Optimal Maximum Injection Times.
The geometry of the tribrid Orbitrap system allows for parallel ion accumulation/fragmentation and product ion m/z analysis. As such, the instrument duty cycle approaches unity when the timing of these two events are synced. First, we wondered what the maximal ion trap MS/MS acquisition rate could be for three ion trap scan rates: 33 m/z per millisecond “normal”; 67 m/z per millisecond “rapid”; 125 m/z per millisecond “turbo” (Figure 2A). Note this experiment capped ion injection time at 1 ms so that the MS/MS acquisition rate can be assessed. As expected, increasing scan range decreased acquisition rate. At the narrowest mass-to-charge ratio range scanned (100 m/z), MS/MS acquisition rates up to 71 Hz were achieved. Highlighting the importance of our work to identify optimal mass-to-charge ratio ranges, the widest m/z range scanned (1900 m/z) roughly halved the acquisition rate (35 Hz). For a more practical mass-to-charge ratio range of 1 000, the highest performance is 47, 35, and 27 Hz for the respective scan rates (Figure 2A).
Figure 2.
Determining the optimal maximum ion injection time in context of ion trap scan rate and mass-to-charge ratio range. (A) MS/MS acquisition rates were calculated at specific mass-to-charge ratio scan widths at various ion trap scan rates (i.e., turbo, rapid, and normal). (B) The optimal maximum ion injection was determined by monitoring the MS/MS acquisition rate. For a 1 000 m/z scan range, the optimal maximum injection times were 13, 20, and 36 ms for turbo, rapid, and normal ion trap scan rates, respectively. (C) We expanded this analysis to mass-to-charge ratio scan widths between 200 m/z and 1900 m/z.

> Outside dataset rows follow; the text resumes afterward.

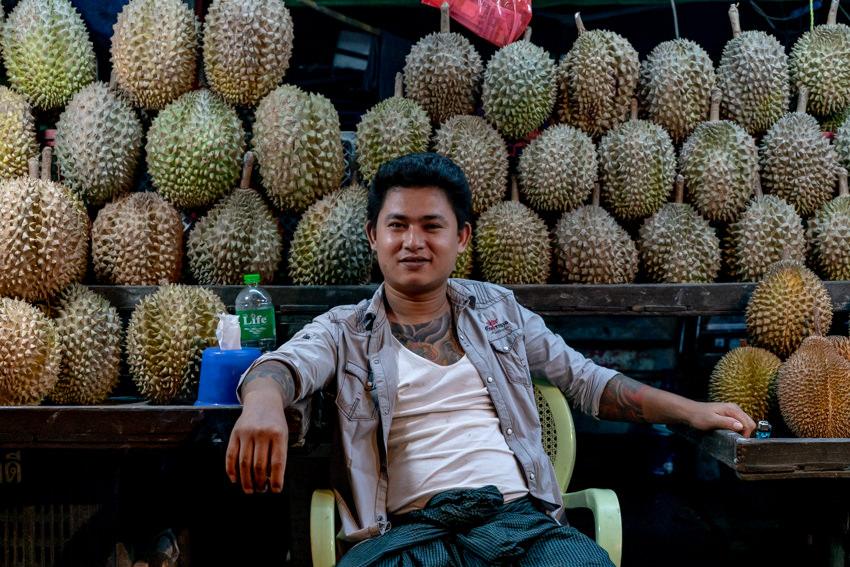ヤンゴンの夜市で売られていたドリアン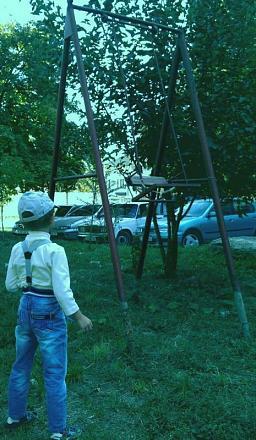 Нажмите на изображение для увеличения Название: Детские качели в Бендерах.jpg Просмотры: 436 Размер:80.2 Кб ID:14640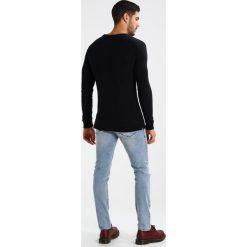 Denham RAGLAN CREW Sweter black. Czarne swetry klasyczne męskie Denham, l, z bawełny. Za 419,00 zł.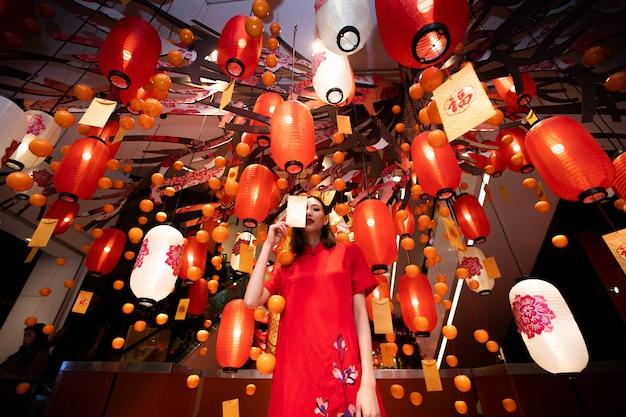 Woman happy китайский новый год валентина фестиваль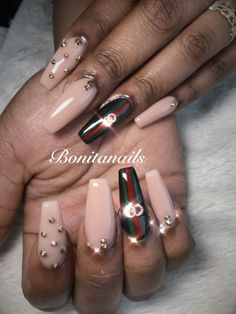 Pink Glitter Nails, Gradient Nails, Acrylic Nails, Acrylics, Nude Nails, Fabulous Nails, Gorgeous Nails, Hot Nails, Hair And Nails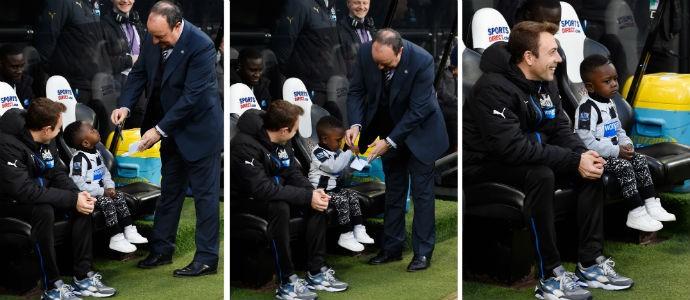 BLOG: Pequeno torcedor ocupa lugar de Benitez no banco e dá autógrafo ao técnico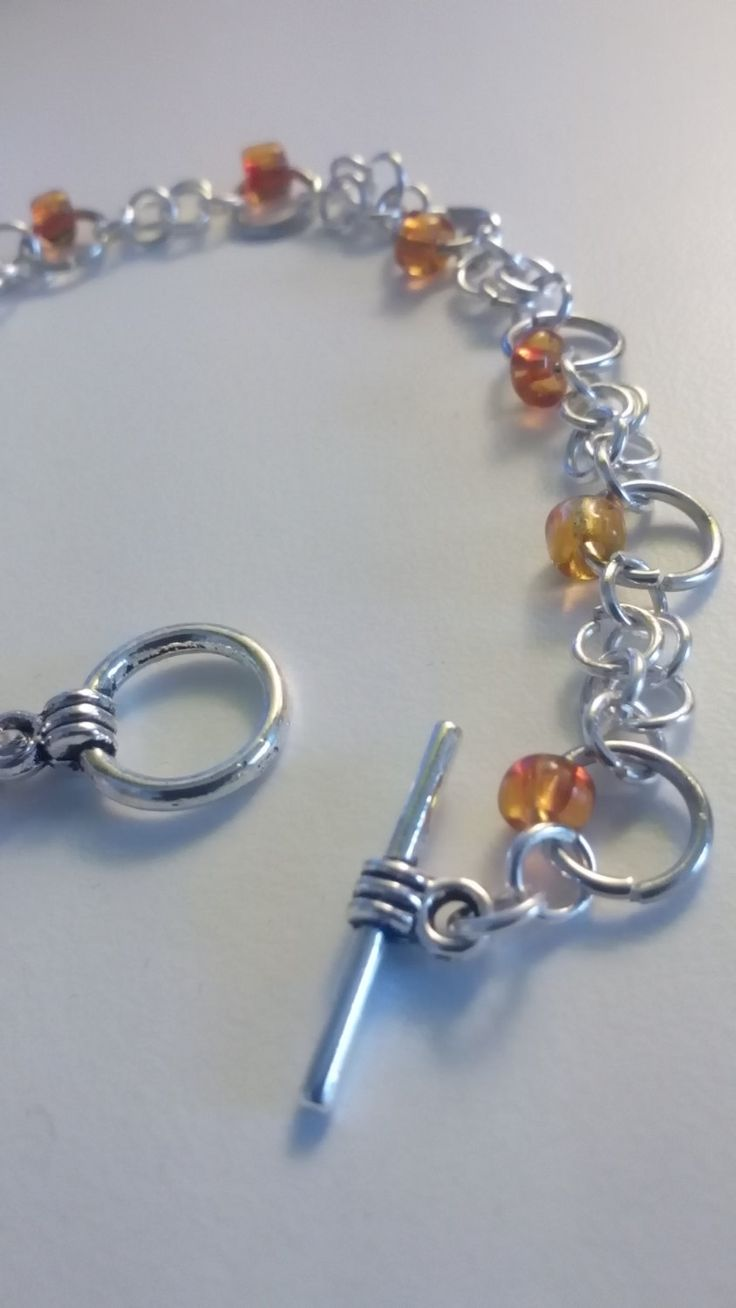 Braccialetto con anellini e pietre arancioni. Chiusura toggle. di theKikish su Etsy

We next determined the ideal maximum ion injection time, i.e., to balance the best signal while maintaining parallelization, in the context of ion trap scan rate and mass-to-charge ratio range. For each scan width, hereafter defined as the number of mass-to-charge ratio units scanned without regard to start and stop point and scan rate tested, we determined the greatest maximum ion injection time that could be set while still maintaining full parallelization. Accordingly, we monitored the MS/MS acquisition rates while iteratively increasing the maximum ion injection times (1 ms steps) for a scan width of 1 000 m/z (Figure 2B). When the ion accumulation time exceeds the MS/MS scan duration and associated overhead, the MS/MS acquisition rate drops. For example, at the highest scan rate, MS/MS scans are collected at a rate of 46 Hz when the maximum ion injection time of 13 ms or less; however, at longer ion injection times the parallelization breaks resulting in a reduced MS/MS acquisition rate. We expanded this analysis for scan widths from 200 m/z to 1 900 m/z at all three scan rates (Figure 2C). These data now provide a framework to expedite selection of maximum injection time for any desired ion trap scan rate and width.
Benefits of Optimized Parameters.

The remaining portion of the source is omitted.